-- Start --

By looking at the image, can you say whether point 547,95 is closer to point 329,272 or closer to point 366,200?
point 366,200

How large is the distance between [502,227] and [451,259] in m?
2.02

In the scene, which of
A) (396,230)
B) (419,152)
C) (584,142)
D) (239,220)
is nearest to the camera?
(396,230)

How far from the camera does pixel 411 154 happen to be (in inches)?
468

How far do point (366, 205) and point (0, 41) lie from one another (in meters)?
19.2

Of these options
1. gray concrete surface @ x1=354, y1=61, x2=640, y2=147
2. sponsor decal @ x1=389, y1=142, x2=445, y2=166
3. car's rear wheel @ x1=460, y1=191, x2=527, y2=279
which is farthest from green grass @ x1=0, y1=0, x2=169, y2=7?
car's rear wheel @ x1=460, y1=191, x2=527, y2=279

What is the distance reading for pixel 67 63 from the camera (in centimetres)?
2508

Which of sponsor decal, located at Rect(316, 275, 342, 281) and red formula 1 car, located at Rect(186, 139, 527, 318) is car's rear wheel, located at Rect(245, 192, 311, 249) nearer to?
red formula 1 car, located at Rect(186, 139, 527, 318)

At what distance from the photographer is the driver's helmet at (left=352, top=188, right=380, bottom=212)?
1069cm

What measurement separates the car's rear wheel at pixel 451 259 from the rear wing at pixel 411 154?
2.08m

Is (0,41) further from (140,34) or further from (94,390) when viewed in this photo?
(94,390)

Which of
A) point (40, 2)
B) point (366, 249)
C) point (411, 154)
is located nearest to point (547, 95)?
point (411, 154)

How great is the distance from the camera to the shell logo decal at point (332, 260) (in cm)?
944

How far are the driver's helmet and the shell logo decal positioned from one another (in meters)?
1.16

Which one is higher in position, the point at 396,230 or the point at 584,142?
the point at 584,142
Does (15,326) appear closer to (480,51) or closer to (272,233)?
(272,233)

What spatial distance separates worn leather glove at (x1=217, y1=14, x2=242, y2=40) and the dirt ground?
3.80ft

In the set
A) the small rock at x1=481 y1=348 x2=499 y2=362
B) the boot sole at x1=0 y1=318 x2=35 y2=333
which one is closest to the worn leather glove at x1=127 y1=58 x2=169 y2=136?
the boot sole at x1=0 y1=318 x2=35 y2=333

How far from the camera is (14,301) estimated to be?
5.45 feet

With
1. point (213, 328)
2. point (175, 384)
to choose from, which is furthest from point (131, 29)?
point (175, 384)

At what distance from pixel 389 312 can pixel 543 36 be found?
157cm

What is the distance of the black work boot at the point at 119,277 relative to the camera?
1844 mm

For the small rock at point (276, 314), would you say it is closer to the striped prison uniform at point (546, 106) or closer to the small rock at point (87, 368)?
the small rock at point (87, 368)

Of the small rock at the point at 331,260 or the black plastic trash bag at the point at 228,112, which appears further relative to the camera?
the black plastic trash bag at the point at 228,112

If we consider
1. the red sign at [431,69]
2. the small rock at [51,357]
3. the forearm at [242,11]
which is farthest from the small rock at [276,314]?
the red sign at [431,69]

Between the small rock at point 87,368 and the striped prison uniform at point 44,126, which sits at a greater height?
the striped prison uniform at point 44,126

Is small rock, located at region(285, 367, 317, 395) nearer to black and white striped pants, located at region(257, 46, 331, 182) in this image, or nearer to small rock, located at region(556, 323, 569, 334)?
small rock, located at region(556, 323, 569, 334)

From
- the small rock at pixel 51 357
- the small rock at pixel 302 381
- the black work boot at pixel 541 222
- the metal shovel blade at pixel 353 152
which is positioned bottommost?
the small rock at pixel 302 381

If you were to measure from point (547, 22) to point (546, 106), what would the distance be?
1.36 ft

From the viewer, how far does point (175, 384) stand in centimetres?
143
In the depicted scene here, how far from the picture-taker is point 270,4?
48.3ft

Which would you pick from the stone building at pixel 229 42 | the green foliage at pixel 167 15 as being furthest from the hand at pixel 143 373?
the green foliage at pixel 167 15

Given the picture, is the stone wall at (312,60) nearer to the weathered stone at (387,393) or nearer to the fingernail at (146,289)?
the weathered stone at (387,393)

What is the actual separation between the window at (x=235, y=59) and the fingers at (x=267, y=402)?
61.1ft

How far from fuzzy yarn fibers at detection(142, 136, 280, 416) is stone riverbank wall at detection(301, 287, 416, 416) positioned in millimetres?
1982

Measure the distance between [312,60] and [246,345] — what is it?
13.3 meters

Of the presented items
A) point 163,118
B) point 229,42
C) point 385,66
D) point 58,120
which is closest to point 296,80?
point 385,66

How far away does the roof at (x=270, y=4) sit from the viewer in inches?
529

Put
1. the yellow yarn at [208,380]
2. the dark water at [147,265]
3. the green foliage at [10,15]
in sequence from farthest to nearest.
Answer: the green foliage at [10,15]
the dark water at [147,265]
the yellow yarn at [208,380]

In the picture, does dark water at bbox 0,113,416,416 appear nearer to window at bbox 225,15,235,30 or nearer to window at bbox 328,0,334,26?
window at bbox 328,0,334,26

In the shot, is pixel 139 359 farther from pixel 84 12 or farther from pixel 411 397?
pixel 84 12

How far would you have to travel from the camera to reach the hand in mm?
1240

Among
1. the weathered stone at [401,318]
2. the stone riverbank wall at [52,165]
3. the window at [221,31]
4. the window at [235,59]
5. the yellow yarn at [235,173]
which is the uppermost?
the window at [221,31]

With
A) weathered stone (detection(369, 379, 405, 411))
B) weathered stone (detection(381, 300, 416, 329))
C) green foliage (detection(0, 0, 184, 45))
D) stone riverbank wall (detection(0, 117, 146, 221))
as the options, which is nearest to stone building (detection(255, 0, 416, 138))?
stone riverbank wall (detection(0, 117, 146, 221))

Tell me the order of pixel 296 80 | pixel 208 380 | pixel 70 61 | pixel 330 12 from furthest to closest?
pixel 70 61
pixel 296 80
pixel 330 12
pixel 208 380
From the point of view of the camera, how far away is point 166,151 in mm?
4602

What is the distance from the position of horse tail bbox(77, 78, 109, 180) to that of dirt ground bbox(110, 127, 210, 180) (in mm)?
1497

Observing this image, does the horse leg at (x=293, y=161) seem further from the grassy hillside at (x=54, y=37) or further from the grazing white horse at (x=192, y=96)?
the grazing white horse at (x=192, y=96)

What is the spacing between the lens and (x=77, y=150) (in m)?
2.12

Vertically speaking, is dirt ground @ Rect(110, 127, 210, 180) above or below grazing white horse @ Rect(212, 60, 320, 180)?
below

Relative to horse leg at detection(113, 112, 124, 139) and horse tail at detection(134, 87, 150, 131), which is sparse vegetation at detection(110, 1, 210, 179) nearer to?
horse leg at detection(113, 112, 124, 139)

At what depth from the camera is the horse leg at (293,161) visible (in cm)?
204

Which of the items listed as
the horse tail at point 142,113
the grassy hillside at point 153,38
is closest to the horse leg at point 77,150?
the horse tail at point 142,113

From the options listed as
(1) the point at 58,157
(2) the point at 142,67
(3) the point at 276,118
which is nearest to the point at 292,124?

-- End --

Reproduce the lines word for word, starting at the one holding "Tell me the" and ending at the final line of the material above.

Tell me the order of pixel 296 80 | pixel 208 380 | pixel 70 61 | pixel 330 12 from furthest to closest?
pixel 70 61
pixel 296 80
pixel 330 12
pixel 208 380
From the point of view of the camera, how far away is point 166,151 in mm?
4602

What is the distance from the position of horse tail bbox(77, 78, 109, 180) to that of dirt ground bbox(110, 127, 210, 180) (in mm)?
1497

Observing this image, does the horse leg at (x=293, y=161) seem further from the grassy hillside at (x=54, y=37) or further from the grazing white horse at (x=192, y=96)?
the grazing white horse at (x=192, y=96)

What is the spacing between the lens and (x=77, y=150) (in m)?
2.12

Vertically speaking, is dirt ground @ Rect(110, 127, 210, 180) above or below grazing white horse @ Rect(212, 60, 320, 180)?
below

Relative to horse leg at detection(113, 112, 124, 139) and horse tail at detection(134, 87, 150, 131), which is sparse vegetation at detection(110, 1, 210, 179) nearer to?
horse leg at detection(113, 112, 124, 139)

At what depth from the camera is the horse leg at (293,161) visible (in cm)?
204

Which of the items listed as
the horse tail at point 142,113
the grassy hillside at point 153,38
is closest to the horse leg at point 77,150?
the horse tail at point 142,113

From the options listed as
(1) the point at 58,157
(2) the point at 142,67
(3) the point at 276,118
which is nearest to the point at 292,124?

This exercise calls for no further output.